The collapse of Communism and the East bloc in 1989 led to immediate liberalisation in the other former Warsaw Pact countries and to gradual and at times painful attempts at democratisation in Bulgaria. The fence was affected. Bulgarians were now free to travel and the politicians of the 1990s saw no further need for a barbed-wire fence. The barbed wire and the poles were first abandoned and then dismantled. In many cases the wire was stolen to be sold by impoverished Bulgarians for scrap metal.

However, in the late 2000s Bulgaria's new politicians hardened their stance in an attempt to funnel the growing public nostalgia for Communism and the perceived need for a "hard hand" to tackle the country's problems. Initially, the Council of Ministers made a decision to erect a new fence to prevent the spread of hoof-and-mouth disease that Bulgarian politicians said was coming from across the border with Turkey. Plans were made, funds were allocated, but the project went nowhere.

Then came the war in Syria, an erstwhile ally of Communist Bulgaria and a country where many Bulgarian specialists of the Communist-era generation sought work because their salaries would be paid in dollars. Millions of refugees penetrated Turkey. Some of them wanted to go on into Europe. Bulgaria was in the way.

Bulgaria's increasingly nationalist politicians saw a good chance to deflect the growing public discontent with the embattled reforms and low living standards into a mass hysteria building on the fear the country would be overrun by Muslim criminals, rapists and terrorists. The fact was that the trickle of asylumseekers entering legally or illegally was negligible compared to what Greece and Italy experienced. But with the help of the media the politicians made their point. A new, modern fence was badly and urgently needed to stop anyone from entering.

Plans were drawn, the cash (most of it coming from the EU) was secured. Building the new fence started in 2013, under the short-lived and ill-fated government of Plamen Oresharski. Some 30 kilometres of it were built in the easiest part of the terrain, in the plain near Svilengrad. The government then declared the project of national security significance, which meant it could pick its contractors without a public bid.

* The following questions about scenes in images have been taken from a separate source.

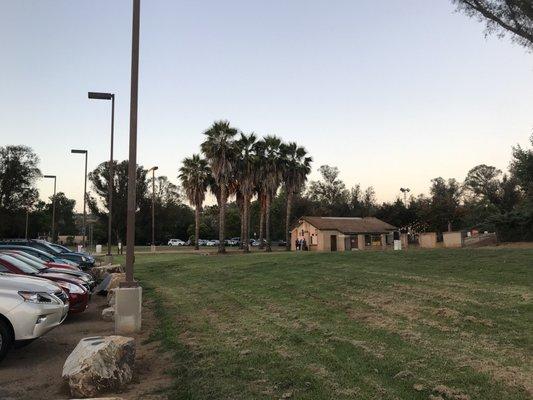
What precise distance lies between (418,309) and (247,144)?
3970 cm

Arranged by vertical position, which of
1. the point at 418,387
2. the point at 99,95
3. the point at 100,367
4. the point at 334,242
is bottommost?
the point at 418,387

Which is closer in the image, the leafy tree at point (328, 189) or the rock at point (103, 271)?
the rock at point (103, 271)

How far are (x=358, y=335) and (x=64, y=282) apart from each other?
6.93 meters

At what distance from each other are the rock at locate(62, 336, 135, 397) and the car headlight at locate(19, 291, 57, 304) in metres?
1.62

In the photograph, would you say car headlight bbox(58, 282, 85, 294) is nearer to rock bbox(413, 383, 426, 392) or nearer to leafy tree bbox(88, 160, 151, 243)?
rock bbox(413, 383, 426, 392)

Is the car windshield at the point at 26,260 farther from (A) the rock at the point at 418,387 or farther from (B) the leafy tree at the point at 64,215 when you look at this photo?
(B) the leafy tree at the point at 64,215

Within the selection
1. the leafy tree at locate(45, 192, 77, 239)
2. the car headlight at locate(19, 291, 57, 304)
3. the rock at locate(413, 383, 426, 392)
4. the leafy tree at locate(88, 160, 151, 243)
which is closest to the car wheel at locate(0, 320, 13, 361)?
the car headlight at locate(19, 291, 57, 304)

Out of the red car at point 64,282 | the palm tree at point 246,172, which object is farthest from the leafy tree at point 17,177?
the red car at point 64,282

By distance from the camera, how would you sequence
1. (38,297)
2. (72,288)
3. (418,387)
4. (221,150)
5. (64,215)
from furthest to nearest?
(64,215) → (221,150) → (72,288) → (38,297) → (418,387)

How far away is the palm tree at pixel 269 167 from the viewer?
49.8 metres

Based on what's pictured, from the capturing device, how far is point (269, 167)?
50.2m

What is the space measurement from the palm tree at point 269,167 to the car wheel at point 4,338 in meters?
41.9

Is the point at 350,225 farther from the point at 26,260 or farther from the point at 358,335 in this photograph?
the point at 358,335

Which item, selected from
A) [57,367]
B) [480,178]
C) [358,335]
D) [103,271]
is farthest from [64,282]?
[480,178]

The Oresharski government was overthrown following mass street protests in Sofia. Boyko Borisov's GERB returned to power. One of the things it did was amend the Public Works and Contracts Act to enable itself to go on selecting contractors for the fence without a bid. It argued it needed that to be able to complete the fence as a matter of "urgency." That was in 2014. The price of the fence, in the meantime, was going up. It also emerged that some of the constructed sections were already in need of repairs.

Though the new barbed-wire fence was popular with the majority of Bulgarians, some critical voices were also heard. They argued the fence was too easy to penetrate with a simple ladder or a spade. Significantly, erecting a physical barrier to make life more difficult for asylumseekers would only boost the "business" of human smugglers some of whom were connected to the police.

The overwhelming majority of Syrians fleeing the civil war in their country have no intention of staying in Bulgaria. For them it is just a port-of-call, an inevitable stopover on their way to Western Europe, mainly Germany, which has accepted 33 percent of all Syrian war refugees within the EU. The human smuggling business, therefore, is thriving.

The total cost of the fence so far has been 150 million leva.

The fence is now completed save for a short 5-kilometre stretch.  Deputy Prime Minister Valeri Simeonov of the National Front for the Salvation for Bulgaria is happy. He recently flew over the new fence in a helicopter and reported that everything was OK. According to Slavi's Show, a popular TV programme, he owns a hotel less than a mile from the Malko Tarnovo border checkpoint with Turkey. The hotel is fully booked by… border guards sent from the whole of Bulgaria to catch "migrants."